━━━ Exercise data
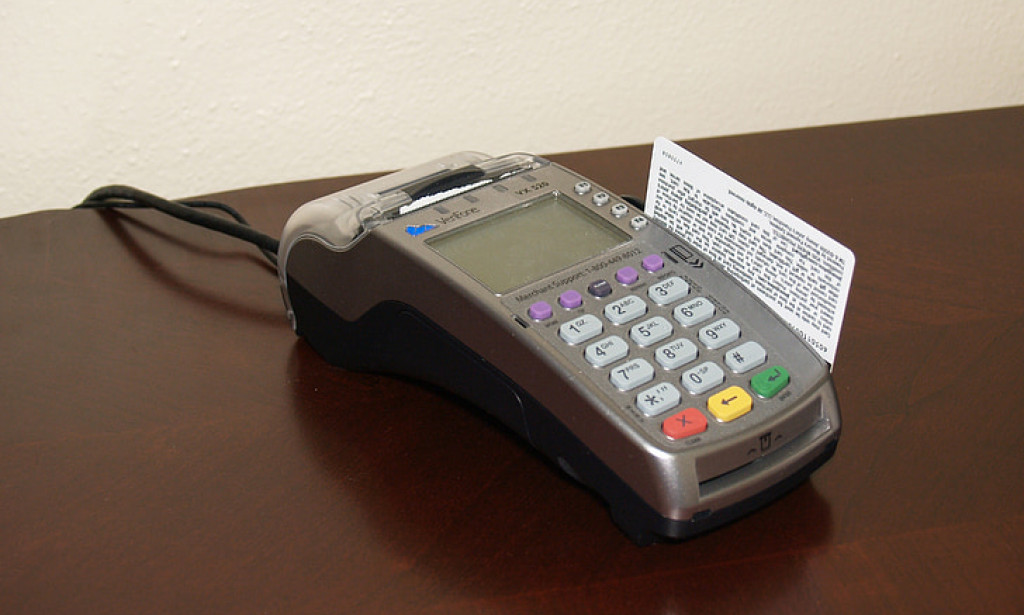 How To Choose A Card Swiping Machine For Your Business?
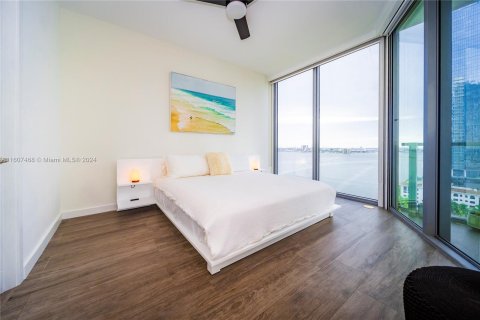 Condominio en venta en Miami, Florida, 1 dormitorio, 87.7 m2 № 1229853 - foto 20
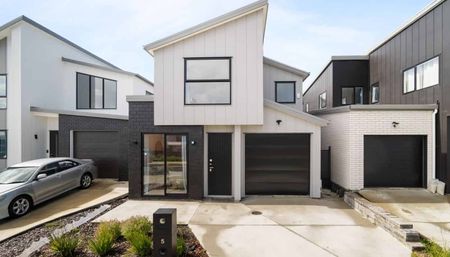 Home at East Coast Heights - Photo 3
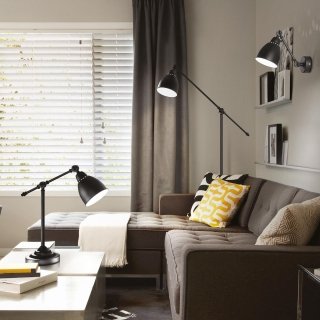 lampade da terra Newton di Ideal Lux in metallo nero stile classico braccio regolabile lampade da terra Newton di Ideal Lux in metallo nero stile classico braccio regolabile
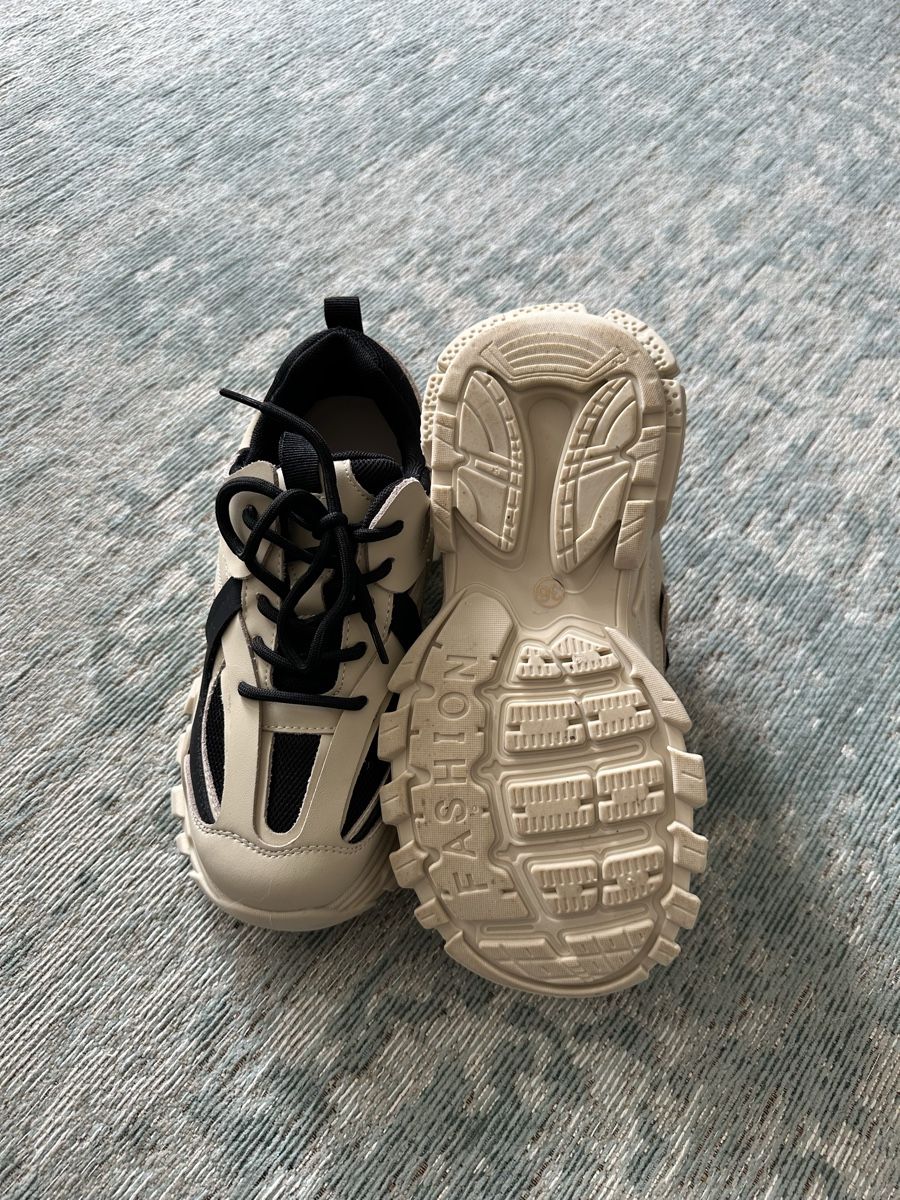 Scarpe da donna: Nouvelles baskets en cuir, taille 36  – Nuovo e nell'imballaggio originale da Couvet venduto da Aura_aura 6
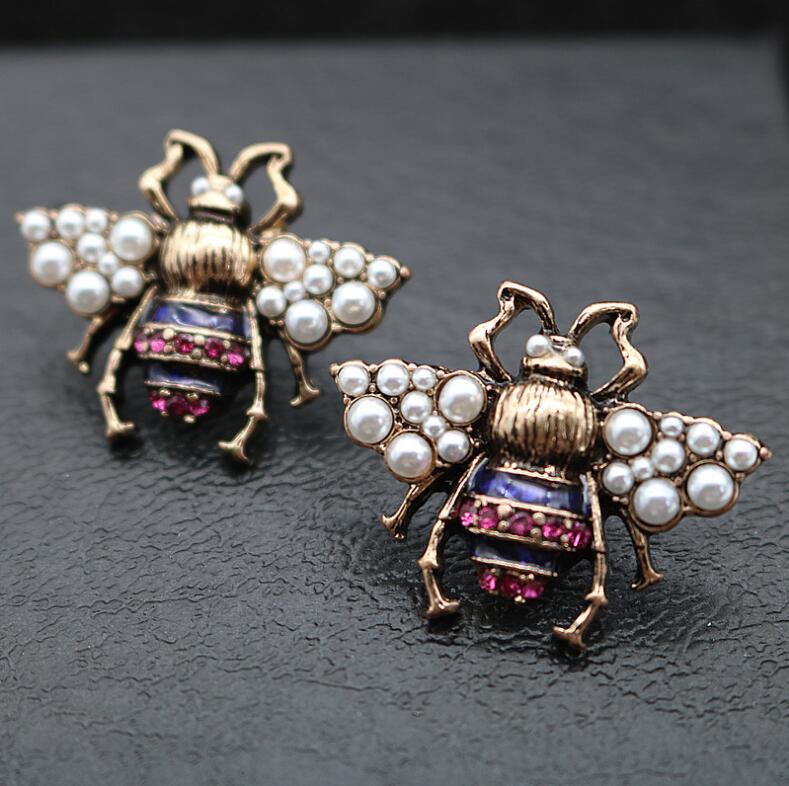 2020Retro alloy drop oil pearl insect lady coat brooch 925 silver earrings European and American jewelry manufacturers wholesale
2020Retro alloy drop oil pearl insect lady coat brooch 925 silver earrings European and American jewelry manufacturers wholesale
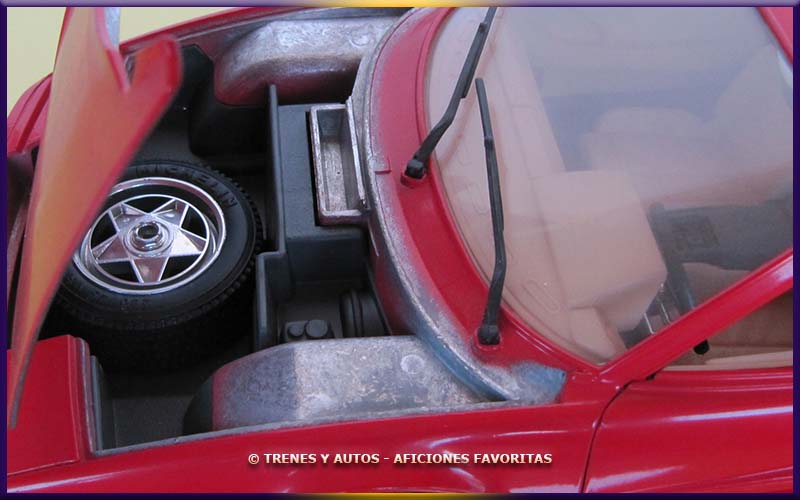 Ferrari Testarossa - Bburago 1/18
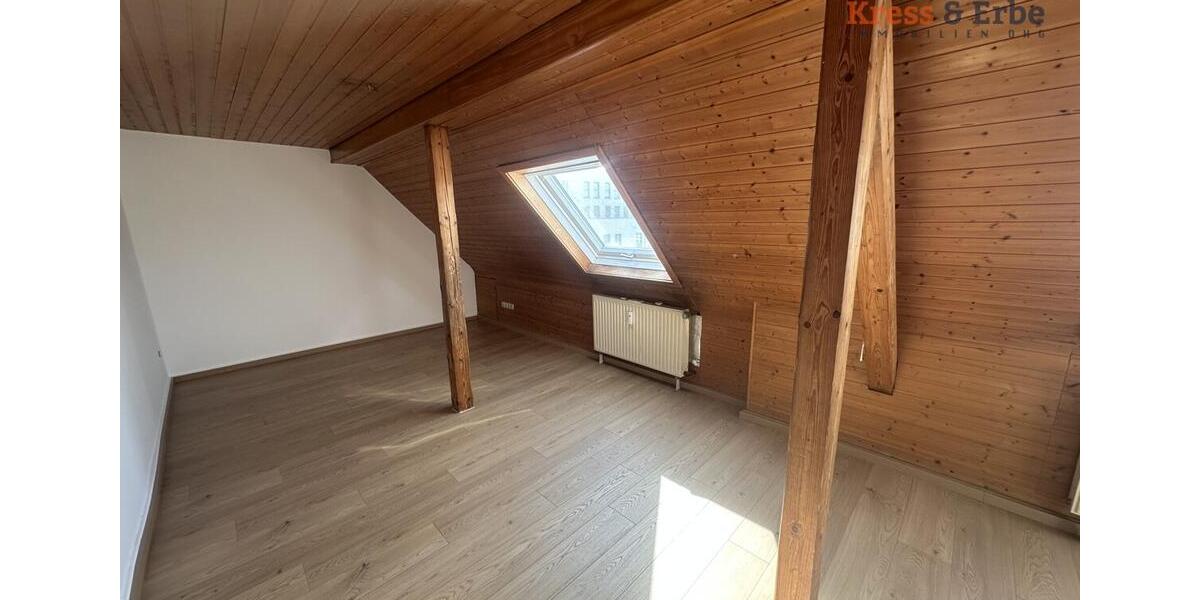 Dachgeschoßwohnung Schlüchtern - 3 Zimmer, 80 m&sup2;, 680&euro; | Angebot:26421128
━━━━━━
* **Task objective**
Begin at the line containing "Scarpe da donna: Nouvelles" and extract every line through the end of the records, inclusive, exactly and only; omit pictures.

* **Solved exercise**
 Scarpe da donna: Nouvelles baskets en cuir, taille 36  – Nuovo e nell'imballaggio originale da Couvet venduto da Aura_aura 6
 2020Retro alloy drop oil pearl insect lady coat brooch 925 silver earrings European and American jewelry manufacturers wholesale
2020Retro alloy drop oil pearl insect lady coat brooch 925 silver earrings European and American jewelry manufacturers wholesale
 Ferrari Testarossa - Bburago 1/18
 Dachgeschoßwohnung Schlüchtern - 3 Zimmer, 80 m&sup2;, 680&euro; | Angebot:26421128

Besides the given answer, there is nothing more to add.